Garanganga not giving up on dream

HARARE - Despite a minefield of financial hurdles that have curtailed his promising career, Takanyi Garanganga’s desire to break into the elite class of singles world tennis players has never diminished.

Rather, Takanyi sees his ordeal as an inspirational tale for aspiring athletes that despite the struggle, talent will always prevail.

The Mbare-born tennis ace is back home on a short break and has been sharing his life experiences with school kids whenever he has not been practicing at Harare Sports Club with Zimbabwe Davis Cup captain Martin Dzuwa.

An easy going, affable fellow, Garanganga always puts on a smile that belies the trying season he has had to endure due to limited funding.

This has ultimately seen him fail to play the full schedule of events, blocking his chance to better his rankings and depriving him of an opportunity to fight for a place in the Grand Slam main draw.

“It is frustrating I won’t lie,” he tells the Daily News.

“But it’s a choice.
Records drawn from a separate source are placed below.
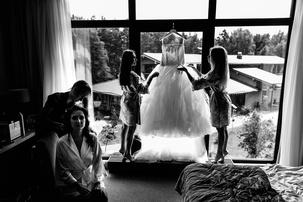Три девочки позируют перед фотографом видео фото 664-441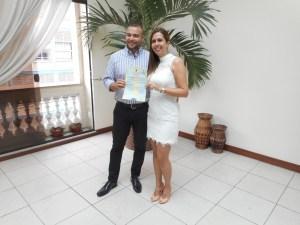 foto-dos-noivos-ja-com-certidao-de-casamento-16-9-16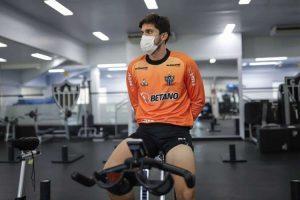 Igor Rabello testa positivo para COVID-19 e vira desfalque no Atlético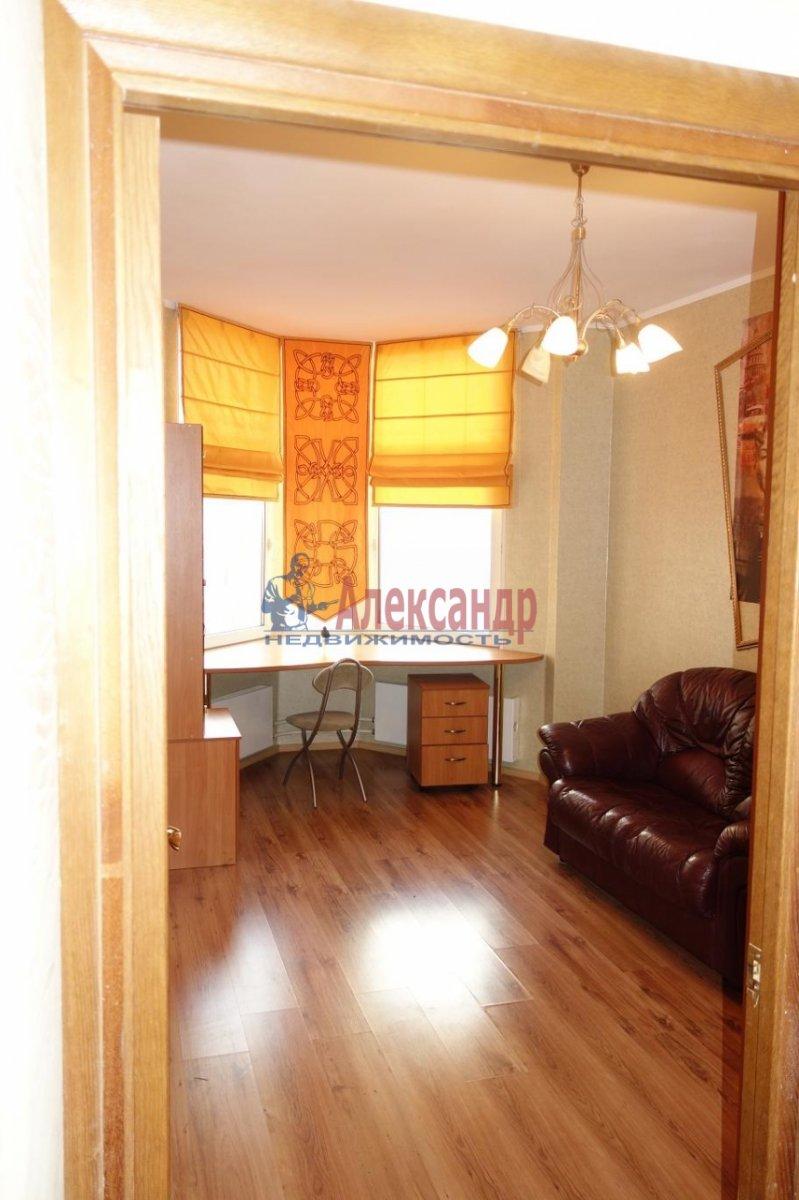 3-комнатная квартира (82м2) в аренду по адресу Боткинская ул., 15— фото 10 из 20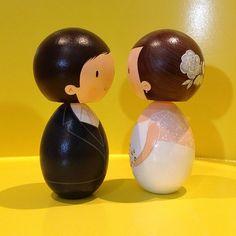 Detalhes!!! Noivinhos Luciana e Alexandre! Topo de bolo by nanda teixeira #nandarte #noivinhos #nandateixeira #noivinhosdemadeira #noivinhosdiferentes #vintage | por nanda.casamento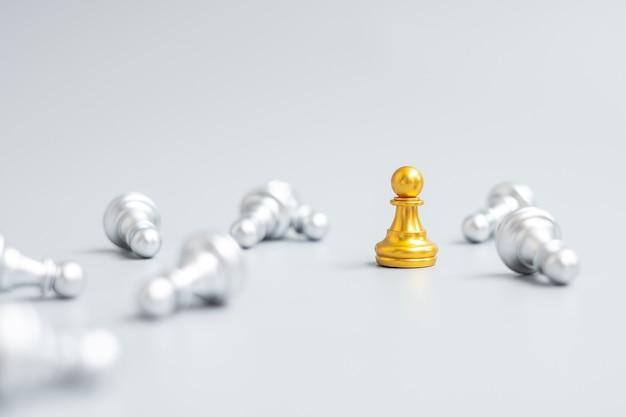 Золотая шахматная пешка выделяется из толпы энергичных или оппонентов. стратегия, успех, менеджмент, бизнес-планирование, подрыв, победа и концепция лидерства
Working for your country is a choice. I don’t say because I play for Zimbabwe or because I’m from Africa I deserve financial support. No I’m not entitled to that.

“What I am concerned about is how I can help the country. How can I help my continent?

“That is what it means for me. So even if the frustration is there but it’s not going to overwhelm the goals I have set for myself.”

The United States-based star has been warmly received. 

“I am very happy that people appreciate me. I’m really humbled the way I have been received at schools and even in the streets. I am humbled because when I am out there in the world sometimes you feel alone.”

Takanyi is ranked 388 on the ATP World Tour singles standings.

“At the moment, because of my ranking and funding issues I have been playing more challengers of which are around $50 000, $75 000 and $100 000 for the whole tournament.

“The winner gets like $10 000 but preparation is not easy.

“But when you are playing ATP tour more consistently which are like $500 000 plus and the winner is getting in excess of $125 000 it pays well. That’s when you are making money.”

The Barclays ATP World Tour Finals, which is one of the world's most prestigious tournaments and is the biggest indoor tennis event in the world, offers one of the biggest paydays in tennis, with a $2 million purse.

“To get into the ATP you have to be among the top 80 in the world. There is a qualification for Grand Slam when you are ranked between 100 to 250.

“That’s why that fundraising was key for me because at that stage I was 288, I just needed to play more tournaments to better my ranking and then go through the qualifiers,” he says.

The 24-year-old made close $20 000 this season also playing challengers some ATP World Tour qualifying tournaments.

Without a sponsor, the prize money counts for very little as he needs “about $25 000 each month to play consistently.”

“This includes flights, coaches’ fees, trainers, staying three weeks in a hotel.

“My father is the one that has been paying the bills, but it’s a strain and unfortunately not enough.

“That’s the nature of the sport. If you want a consistent growth you need a lot of money. But we are not giving up. We are still marching forward with what we have.

“All things in place, I would want to play all ATP tour tournaments. That is what you play for as a professional. That is what you strive for, winning a Grand Slam.”